**Selected excerpt**
* BEGIN *

While consumer prices overall have risen 6.4 percent since 2011, chicken has jumped 18.4 percent, ground beef 16.8 percent and bacon 22.8 percent, CBS News reports.

"Food inflation is far greater than the government thinks it is," ConvergEx market strategist Nick Colas told CBS.

At the same time, median income has gained only 1 percent a year, CBS reports. That makes it difficult for parents to save for their children's college expenses. College tuition has increased 6 to 8 percent a year for the last five decades, according to CBS.

While some economists see the overall economy in fine shape, "middle-class families are quietly struggling," writes CBS correspondent Michelle Miller.

Colas is concerned. "The disconnect is severe, because it's the economists that make policy but it's the people who have to live with the outcome of that policy, and that disconnect is growing to the point where I think it has to break soon," he said.

Meanwhile, former White House economic adviser Lawrence Summers says that if we don't correct our gaping income inequality soon, the results won't be pretty.

"The share of income going to the top 1 percent of earners has increased sharply. A rising share of output is going to profits. Real wages are stagnant. Family incomes have not risen as fast as productivity," he writes in the Financial Times.

"The U.S. may well be on the way to becoming a 'Downton Abbey' economy." Downton Abbey is a U.K. TV show which chronicles a wealthy British family and its servants in the early 20th century.

* END *

**Information shown**
* BEGIN *

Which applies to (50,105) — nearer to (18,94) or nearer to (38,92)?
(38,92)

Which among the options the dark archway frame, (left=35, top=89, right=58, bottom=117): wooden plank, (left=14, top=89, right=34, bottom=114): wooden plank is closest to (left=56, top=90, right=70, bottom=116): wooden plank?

* END *

**Direction**
Print the passage on food inflation and income from "While consumer prices" up to and including "Colas told CBS.", matching the text word for word. These lines play no part in what you are asked to do.

**Response to the exercise**
While consumer prices overall have risen 6.4 percent since 2011, chicken has jumped 18.4 percent, ground beef 16.8 percent and bacon 22.8 percent, CBS News reports.

"Food inflation is far greater than the government thinks it is," ConvergEx market strategist Nick Colas told CBS.